Um grande desafio é a questão do tempo. Nunca tivemos tantas ferramentas e, ao mesmo tempo, tantos desafios em gerenciar o tempo. A presença obrigatória nas mídias sociais e a digitalização generalizada geraram novos desafios para indivíduos e fotógrafos. Hoje a interação com os clientes se dá de forma digital e o fotógrafo muitas vezes tem que cuidar da criação e divulgação de produtos para as mídias sociais. Todo esse esforço exige tempo. Aprender a usar essas ferramentas exige tempo. Priorizar como usar o tempo é fundamental. Decidir o que você vai fazer e o que vai subcontratar é importante especialmente para aqueles que trabalham sozinhos.
Leo Saldanha - Quais são suas expectativas para o futuro da IA na fotografia? Como você imagina o papel da IA em moldar o trabalho e a criatividade dos fotógrafos nos próximos anos?
As ferramentas vão continuar evoluindo, melhorando a qualidade das imagens produzidas, permitindo um maior controle do resultado e incluindo recursos de edição. É importante ser um usuário dessas tecnologias e explorar os casos de uso, acompanhando esta evolução.
Leo Saldanha - Para fotógrafos que estão considerando começar a usar o Midjourney, que conselhos você daria para aproveitar o potencial da ferramenta?
Você só vai aprender a usar a ferramenta experimentando. Algumas coisas vão dar um resultado bom, outras não. Seguir outros fotógrafos e artistas no Instagram e X/Twitter também ajuda muito. Eu tenho listas criadas de artistas de diversos estilos. Também uso muito o recurso de exploração do Midjourney. Observando o trabalho de outros, você pode aprender bastante e experimentar com o prompt, imagem de referência e estilo.
Leo Saldanha - Em sua opinião, qual é o impacto da IA sobre a autenticidade na fotografia?
É uma pergunta difícil de ser respondida de forma resumida. Vale a pena um debate. Tenho livros de fotografia que exploram o estilo de vários fotógrafos. Fiz cursos de fotografia em que estudamos as características das imagens produzidas por estes fotógrafos. As pessoas sempre aprenderam usando a criação de outras. A IA te dá a oportunidade inclusive de desenvolver um estilo próprio e gerar imagens baseadas neste estilo. Você pode personalizar um modelo no Midjourney com suas fotos, que se adapta conforme você seleciona as imagens que mais gosta.

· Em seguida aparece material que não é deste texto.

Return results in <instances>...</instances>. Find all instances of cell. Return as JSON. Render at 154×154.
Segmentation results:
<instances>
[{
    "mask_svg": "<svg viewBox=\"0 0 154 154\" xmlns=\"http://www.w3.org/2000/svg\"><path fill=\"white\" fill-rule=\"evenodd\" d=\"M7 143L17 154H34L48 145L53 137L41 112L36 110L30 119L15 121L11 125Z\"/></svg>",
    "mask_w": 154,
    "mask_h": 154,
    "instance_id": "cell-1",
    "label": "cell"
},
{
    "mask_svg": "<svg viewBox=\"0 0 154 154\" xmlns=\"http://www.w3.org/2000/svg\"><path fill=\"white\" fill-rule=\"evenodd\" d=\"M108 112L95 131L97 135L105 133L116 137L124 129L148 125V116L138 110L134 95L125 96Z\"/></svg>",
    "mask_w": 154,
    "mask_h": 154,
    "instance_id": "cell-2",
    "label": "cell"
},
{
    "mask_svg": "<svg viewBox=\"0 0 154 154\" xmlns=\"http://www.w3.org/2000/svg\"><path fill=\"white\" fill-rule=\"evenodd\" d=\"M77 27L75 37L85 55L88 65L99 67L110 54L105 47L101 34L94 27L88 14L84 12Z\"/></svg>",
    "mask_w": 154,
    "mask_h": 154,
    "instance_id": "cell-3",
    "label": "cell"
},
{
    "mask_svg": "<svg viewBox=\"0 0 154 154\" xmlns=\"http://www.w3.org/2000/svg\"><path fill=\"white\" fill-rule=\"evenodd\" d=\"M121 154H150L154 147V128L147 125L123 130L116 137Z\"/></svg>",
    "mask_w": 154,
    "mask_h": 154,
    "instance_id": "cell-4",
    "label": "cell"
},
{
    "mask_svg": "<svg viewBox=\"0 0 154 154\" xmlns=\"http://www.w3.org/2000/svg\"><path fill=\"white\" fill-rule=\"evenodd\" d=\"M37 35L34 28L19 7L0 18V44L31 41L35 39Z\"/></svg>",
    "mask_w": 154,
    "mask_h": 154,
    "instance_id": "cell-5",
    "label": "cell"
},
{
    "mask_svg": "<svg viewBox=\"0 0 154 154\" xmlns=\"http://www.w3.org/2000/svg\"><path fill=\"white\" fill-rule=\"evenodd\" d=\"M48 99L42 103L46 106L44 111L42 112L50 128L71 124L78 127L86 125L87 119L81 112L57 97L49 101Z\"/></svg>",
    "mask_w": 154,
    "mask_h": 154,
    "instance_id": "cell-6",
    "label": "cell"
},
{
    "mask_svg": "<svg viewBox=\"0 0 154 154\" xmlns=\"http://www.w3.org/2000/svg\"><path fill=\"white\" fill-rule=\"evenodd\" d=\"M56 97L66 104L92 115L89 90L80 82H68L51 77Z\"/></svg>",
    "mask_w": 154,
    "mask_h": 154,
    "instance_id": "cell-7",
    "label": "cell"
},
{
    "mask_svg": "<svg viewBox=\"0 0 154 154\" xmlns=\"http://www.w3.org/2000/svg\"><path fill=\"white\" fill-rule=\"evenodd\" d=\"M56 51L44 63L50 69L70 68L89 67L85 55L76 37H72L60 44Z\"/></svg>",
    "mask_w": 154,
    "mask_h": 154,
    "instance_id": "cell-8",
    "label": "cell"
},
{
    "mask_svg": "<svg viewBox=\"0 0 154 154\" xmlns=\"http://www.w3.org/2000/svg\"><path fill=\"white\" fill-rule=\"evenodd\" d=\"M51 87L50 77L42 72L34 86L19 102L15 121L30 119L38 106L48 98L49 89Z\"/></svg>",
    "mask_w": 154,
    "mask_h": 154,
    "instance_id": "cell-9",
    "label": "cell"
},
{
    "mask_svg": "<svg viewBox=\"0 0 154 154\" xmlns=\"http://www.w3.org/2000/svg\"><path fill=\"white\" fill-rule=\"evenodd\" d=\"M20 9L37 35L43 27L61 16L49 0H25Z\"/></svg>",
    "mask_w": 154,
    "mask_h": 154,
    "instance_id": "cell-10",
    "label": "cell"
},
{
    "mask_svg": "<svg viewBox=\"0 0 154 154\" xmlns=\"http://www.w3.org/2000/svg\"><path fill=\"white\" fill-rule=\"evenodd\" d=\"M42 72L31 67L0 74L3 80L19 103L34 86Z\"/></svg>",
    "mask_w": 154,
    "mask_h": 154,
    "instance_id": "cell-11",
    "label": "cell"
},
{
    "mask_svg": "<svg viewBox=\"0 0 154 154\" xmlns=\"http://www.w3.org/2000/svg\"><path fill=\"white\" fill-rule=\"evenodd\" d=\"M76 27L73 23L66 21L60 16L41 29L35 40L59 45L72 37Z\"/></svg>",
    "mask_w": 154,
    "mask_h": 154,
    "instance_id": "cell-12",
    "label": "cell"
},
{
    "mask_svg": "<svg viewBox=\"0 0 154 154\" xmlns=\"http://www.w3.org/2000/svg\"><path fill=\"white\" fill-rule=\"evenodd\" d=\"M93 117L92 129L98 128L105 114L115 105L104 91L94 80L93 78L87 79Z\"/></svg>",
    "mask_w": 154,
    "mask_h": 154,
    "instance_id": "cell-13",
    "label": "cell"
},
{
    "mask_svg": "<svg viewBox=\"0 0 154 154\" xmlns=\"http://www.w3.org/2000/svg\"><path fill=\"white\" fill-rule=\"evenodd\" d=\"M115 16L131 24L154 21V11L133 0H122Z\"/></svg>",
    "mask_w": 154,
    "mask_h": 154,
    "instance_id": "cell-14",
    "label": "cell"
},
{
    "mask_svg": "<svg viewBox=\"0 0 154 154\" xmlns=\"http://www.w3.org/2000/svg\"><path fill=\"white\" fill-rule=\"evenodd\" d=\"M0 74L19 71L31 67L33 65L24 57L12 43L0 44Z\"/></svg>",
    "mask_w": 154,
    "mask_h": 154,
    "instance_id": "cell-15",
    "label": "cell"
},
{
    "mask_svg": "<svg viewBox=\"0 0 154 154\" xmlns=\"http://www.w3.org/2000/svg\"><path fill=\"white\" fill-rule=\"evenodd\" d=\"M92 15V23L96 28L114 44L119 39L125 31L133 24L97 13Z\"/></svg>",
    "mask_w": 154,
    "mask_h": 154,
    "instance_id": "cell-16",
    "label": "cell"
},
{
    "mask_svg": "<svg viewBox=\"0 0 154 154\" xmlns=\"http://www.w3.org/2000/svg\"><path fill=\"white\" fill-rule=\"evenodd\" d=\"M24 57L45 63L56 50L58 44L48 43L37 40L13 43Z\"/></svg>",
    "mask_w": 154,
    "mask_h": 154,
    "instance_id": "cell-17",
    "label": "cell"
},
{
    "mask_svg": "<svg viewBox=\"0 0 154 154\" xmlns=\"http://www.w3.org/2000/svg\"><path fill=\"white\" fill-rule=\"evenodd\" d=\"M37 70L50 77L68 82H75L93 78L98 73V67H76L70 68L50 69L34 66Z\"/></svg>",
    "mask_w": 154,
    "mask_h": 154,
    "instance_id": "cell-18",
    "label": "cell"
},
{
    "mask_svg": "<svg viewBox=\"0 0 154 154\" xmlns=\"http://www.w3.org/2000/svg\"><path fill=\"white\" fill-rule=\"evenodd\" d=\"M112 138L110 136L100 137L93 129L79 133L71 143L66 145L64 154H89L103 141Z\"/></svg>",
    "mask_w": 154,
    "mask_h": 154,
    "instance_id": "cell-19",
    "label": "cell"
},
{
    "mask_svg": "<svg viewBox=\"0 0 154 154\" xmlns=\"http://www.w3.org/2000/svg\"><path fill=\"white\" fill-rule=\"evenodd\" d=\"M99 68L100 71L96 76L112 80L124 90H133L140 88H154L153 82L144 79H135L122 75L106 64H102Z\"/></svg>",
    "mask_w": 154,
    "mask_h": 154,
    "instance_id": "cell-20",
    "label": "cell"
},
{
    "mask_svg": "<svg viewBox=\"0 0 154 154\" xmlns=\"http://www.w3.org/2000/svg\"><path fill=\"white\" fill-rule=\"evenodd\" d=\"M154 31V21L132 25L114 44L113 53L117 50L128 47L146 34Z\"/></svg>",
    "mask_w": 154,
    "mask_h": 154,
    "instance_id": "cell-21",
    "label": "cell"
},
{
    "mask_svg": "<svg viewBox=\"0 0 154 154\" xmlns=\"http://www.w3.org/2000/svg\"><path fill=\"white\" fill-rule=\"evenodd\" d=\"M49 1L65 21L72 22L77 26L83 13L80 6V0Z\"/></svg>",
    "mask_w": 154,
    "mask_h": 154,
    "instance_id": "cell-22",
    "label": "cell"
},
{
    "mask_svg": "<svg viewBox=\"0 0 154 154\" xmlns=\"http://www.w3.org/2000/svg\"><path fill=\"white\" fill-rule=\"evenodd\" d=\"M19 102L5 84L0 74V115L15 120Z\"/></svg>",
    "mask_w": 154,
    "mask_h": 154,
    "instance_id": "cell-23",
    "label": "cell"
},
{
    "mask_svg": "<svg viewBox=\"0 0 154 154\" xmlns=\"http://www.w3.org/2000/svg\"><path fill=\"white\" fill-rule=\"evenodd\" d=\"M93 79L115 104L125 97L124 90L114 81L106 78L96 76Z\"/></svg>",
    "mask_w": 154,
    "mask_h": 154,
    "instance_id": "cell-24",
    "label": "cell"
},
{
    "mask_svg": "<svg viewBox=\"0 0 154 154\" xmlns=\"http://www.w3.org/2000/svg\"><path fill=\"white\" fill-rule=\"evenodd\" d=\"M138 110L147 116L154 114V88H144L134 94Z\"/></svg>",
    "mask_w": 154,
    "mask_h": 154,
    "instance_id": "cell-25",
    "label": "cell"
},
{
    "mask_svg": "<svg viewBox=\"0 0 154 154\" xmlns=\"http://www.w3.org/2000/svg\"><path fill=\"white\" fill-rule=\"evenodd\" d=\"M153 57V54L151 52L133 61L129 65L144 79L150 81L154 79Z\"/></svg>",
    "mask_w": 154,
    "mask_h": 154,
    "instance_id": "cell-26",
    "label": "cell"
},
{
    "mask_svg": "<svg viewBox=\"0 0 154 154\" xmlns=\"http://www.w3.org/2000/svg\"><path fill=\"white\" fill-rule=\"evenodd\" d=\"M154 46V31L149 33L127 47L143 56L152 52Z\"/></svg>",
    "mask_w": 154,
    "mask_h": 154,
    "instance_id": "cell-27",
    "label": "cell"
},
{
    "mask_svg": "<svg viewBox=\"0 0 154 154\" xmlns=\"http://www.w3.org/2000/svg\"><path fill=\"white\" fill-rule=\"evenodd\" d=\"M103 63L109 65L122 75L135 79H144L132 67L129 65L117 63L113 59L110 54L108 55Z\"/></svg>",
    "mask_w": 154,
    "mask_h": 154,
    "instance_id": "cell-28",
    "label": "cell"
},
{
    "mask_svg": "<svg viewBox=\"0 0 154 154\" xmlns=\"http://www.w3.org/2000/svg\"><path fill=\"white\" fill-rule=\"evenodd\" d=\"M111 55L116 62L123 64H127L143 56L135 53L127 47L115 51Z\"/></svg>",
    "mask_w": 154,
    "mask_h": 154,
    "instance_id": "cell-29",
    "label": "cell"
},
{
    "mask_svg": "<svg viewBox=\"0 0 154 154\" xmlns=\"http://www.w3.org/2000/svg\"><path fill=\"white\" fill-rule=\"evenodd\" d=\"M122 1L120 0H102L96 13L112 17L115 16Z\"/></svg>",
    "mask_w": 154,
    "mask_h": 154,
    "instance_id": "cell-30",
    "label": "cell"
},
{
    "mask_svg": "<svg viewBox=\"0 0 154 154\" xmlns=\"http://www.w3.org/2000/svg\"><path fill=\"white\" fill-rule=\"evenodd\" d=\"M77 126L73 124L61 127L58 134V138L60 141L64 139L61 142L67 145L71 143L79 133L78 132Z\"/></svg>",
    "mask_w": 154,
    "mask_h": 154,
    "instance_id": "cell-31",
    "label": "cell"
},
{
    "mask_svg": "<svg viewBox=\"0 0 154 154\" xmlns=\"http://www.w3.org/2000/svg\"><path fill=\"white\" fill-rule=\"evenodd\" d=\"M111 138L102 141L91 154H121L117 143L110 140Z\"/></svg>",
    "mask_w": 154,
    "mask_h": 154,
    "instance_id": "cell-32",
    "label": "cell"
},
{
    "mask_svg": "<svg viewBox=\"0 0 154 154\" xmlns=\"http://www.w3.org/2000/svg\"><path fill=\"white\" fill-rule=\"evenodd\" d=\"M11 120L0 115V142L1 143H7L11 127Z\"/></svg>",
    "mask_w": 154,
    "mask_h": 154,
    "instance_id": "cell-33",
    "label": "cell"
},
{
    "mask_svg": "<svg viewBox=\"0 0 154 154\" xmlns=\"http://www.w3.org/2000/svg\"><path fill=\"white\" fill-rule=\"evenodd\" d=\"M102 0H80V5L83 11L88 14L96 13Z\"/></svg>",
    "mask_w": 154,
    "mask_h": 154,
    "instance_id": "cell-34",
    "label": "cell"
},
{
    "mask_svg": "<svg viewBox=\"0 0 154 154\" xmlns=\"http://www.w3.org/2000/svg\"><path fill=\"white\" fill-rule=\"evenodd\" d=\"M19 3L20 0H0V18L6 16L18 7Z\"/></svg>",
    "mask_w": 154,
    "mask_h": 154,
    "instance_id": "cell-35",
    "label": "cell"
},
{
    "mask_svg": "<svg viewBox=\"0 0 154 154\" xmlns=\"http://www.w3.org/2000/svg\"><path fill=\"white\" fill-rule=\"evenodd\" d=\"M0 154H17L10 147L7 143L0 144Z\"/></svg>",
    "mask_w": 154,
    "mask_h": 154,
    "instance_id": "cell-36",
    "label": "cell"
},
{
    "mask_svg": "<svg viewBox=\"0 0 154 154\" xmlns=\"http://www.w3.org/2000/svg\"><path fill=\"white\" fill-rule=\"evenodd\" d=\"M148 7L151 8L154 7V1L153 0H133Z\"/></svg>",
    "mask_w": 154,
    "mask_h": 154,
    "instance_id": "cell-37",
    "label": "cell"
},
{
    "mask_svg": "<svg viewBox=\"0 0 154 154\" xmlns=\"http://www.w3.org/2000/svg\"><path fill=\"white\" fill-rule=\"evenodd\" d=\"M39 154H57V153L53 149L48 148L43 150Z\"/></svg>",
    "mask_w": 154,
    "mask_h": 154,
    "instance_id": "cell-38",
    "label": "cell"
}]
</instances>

Leo Saldanha - Você acha que o uso de IA desafia ou enriquece a percepção do público sobre a fotografia?
As mídias sociais e os algorítimos têm uma influência muito maior nisso do que as imagens criadas por IA. Se fala pouco sobre isso, mas hoje somos todos reféns dos algorítimos se quisermos conquistar seguidores, likes e ter nosso trabalho divulgado. Na maioria das vezes, o que agrada o algoritmo e funciona, não é um produto de alta qualidade. Em um mundo muito fragmentado em bolhas e polarizado, é o conteúdo extremo que viraliza. Sim, ainda estamos falando de IA porque são os algoritmos que por meio de IA decidem o que tem maior chance de prender a atenção das pessoas e viralizar, mas não especificamente de imagens criadas com IA.